«Le virus risque de faire très mal ... si les mesures instaurées ne sont pas respectées»
Dans une interview donnée à nos confrères français du Monde, il soutient que la riposte contre la maladie doit être communautaire. Interrogé sur un éventuel confinement, il a fait savoir que l'application d'une telle mesure sera difficile pour la population et nécessitera des mesures d'accompagnement. Non sans manquer de relever que la communication auprès des communautés sera la clé de la lutte contre le coronavirus

Rejoignant le Secrétaire de l'Onu, sur le risque que court l'Afrique face à cette pandémie, le Dr Ousmane Faye prédit un scénario pathétique et funèbre si les mesures de prévention venaient à ne pas être respectées et si la sensibilisation de la population est fragmentaire. «Que l'on soit en Europe, en Chine, aux Etats-Unis ou en Afrique, personne n'est à l'abri du coronavirus. Compte tenu des ressources limitées du continent, la gestion peut être compliquée et les hôpitaux rapidement débordés. C'est pour cela qu'il faut miser sur la prévention, l'information des populations. Il faut demander aux pays africains de mieux se préparer. En respectant les consignes de limitation des déplacements, des regroupements et en sophistiquant le dispositif de surveillance pour prendre en charge au plus vite les premiers cas et les extraire de leur communauté, la propagation du virus serait endiguée. Sans cela, il faut reconnaître que le virus risque de faire très mal en Afrique», a averti le responsable du département de virologie de l'Institut Pasteur.
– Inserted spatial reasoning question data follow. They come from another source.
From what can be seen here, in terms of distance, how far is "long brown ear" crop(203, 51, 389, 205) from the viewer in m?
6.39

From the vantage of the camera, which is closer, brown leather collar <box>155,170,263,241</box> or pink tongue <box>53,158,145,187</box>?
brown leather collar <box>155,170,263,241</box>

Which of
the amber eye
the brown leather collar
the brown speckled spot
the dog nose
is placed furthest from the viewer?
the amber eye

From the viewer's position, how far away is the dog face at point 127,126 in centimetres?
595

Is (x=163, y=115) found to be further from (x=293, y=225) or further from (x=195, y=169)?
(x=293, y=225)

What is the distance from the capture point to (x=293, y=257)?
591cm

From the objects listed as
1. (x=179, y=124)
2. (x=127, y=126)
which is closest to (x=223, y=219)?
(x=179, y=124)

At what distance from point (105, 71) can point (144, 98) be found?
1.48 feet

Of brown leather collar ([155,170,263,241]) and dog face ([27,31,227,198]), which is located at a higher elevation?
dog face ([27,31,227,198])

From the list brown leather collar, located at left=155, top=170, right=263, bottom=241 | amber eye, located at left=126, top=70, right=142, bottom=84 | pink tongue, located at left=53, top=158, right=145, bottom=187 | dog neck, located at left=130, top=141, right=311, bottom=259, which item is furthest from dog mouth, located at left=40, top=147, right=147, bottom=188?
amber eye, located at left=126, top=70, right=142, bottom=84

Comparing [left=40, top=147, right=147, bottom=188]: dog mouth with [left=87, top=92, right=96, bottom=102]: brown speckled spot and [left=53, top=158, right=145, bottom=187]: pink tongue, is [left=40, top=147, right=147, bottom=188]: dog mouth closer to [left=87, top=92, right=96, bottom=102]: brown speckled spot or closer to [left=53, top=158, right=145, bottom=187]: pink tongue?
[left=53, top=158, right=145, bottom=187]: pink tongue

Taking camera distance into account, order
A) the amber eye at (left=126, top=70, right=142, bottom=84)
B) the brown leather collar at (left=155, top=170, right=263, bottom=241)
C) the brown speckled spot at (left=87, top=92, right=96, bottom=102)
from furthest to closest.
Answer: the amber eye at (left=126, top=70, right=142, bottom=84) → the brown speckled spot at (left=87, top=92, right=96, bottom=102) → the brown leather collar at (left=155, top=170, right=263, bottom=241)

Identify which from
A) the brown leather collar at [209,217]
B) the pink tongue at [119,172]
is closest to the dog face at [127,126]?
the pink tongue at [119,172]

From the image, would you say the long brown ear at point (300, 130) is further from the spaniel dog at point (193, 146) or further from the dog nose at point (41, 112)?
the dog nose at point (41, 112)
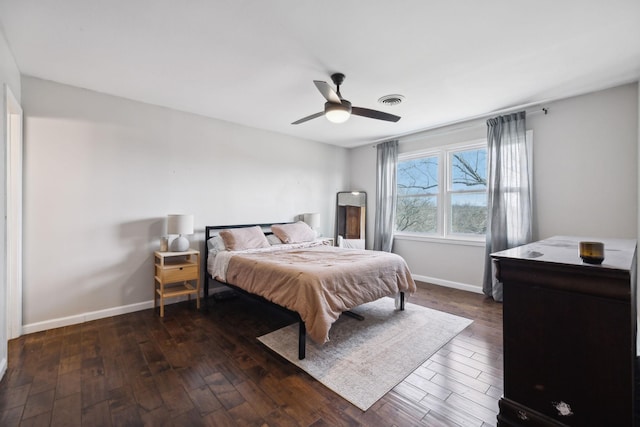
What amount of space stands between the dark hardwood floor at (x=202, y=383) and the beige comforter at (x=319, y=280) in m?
0.45

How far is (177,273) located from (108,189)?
1275 millimetres

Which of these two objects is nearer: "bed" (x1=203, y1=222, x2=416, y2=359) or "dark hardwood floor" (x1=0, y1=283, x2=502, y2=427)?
"dark hardwood floor" (x1=0, y1=283, x2=502, y2=427)

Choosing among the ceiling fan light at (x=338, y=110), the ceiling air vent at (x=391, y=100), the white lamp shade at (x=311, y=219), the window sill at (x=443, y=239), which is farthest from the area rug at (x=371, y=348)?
the ceiling air vent at (x=391, y=100)

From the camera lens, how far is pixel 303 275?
2.43 metres

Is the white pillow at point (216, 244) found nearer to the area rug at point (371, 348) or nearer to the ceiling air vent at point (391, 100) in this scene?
the area rug at point (371, 348)

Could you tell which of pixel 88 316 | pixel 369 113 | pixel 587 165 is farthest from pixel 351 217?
pixel 88 316

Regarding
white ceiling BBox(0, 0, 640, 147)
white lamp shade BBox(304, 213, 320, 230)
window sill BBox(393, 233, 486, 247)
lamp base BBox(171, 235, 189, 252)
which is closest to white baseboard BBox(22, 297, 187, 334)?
lamp base BBox(171, 235, 189, 252)

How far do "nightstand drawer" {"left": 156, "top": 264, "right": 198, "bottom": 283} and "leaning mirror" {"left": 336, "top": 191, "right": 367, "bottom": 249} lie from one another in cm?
291

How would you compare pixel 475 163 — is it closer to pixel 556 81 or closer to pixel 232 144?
pixel 556 81

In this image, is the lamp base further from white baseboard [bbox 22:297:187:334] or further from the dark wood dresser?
the dark wood dresser

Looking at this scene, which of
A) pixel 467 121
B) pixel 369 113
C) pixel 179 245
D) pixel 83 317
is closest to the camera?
pixel 369 113

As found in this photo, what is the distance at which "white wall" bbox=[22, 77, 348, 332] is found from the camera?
283 centimetres

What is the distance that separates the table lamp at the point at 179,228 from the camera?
3.35 meters

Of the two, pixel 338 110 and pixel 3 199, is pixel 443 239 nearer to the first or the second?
pixel 338 110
Une population consciente malgré quelques récalcitrants

«À écouter la radio, à regarder la télévision, je crois qu'il y a une prise de conscience. Mais comme en toute chose, il y a toujours des récalcitrants. Il va falloir continuer de sensibiliser, utiliser des psychologues en mesure de nous dire quels sont les canaux de communication les plus appropriés pour atteindre le maximum de personnes. La sensibilisation est la clé de cette lutte» a renseigné Dr Ousmane Faye.

Le confinement est-il réalisablé

Ce ne serait plus une surprise pour la population. Le confinement se profile peu à peu face à la flambée des personnes testées positivement à Covid-19. «C'est une réalité qui peut s'avérer une limite. Il est difficile de demander à quelqu'un qui doit travailler pour se nourrir de ne pas sortir. Il y a un accompagnement qui doit donc être fait par les autorités politiques des pays pour que soit supportée cette restriction» a indiqué le Dr Ousmane Faye.

La jeunesse du continent peut-elle être un atout?

Les statistiques ont prouvé que les personnes âgées sont plus susceptibles de développer un cas sévère du nouveau coronavirus. L'Afrique peut - elle fondé ses espoirs sur le fait que 60 pour cent de la population a moins de 25 ans' Selon le Dr Ousmane Faye, ce fait est loin d'être vu comme un salut ou un facteur immunisant l'Afrique de la menace du nouveau coronavirus. «On a vu dans les autres pays que les personnes âgées, mais aussi les personnes qui ont une co-morbidité importante, sont les plus à risque. En Afrique, malgré la pyramide des âges, la co-morbidité existe aussi. Sur cette question de l'âge, on peut émettre des hypothèses, mais il ne faut pas se reposer sur cette idée que nous sommes préservés par la jeunesse de notre population. Il faut éviter ce type de facilité et se préparer au pire en prenant toutes les mesures nécessaires. Je redis que la prévention est un élément crucial tout comme le respect des mesures édictées».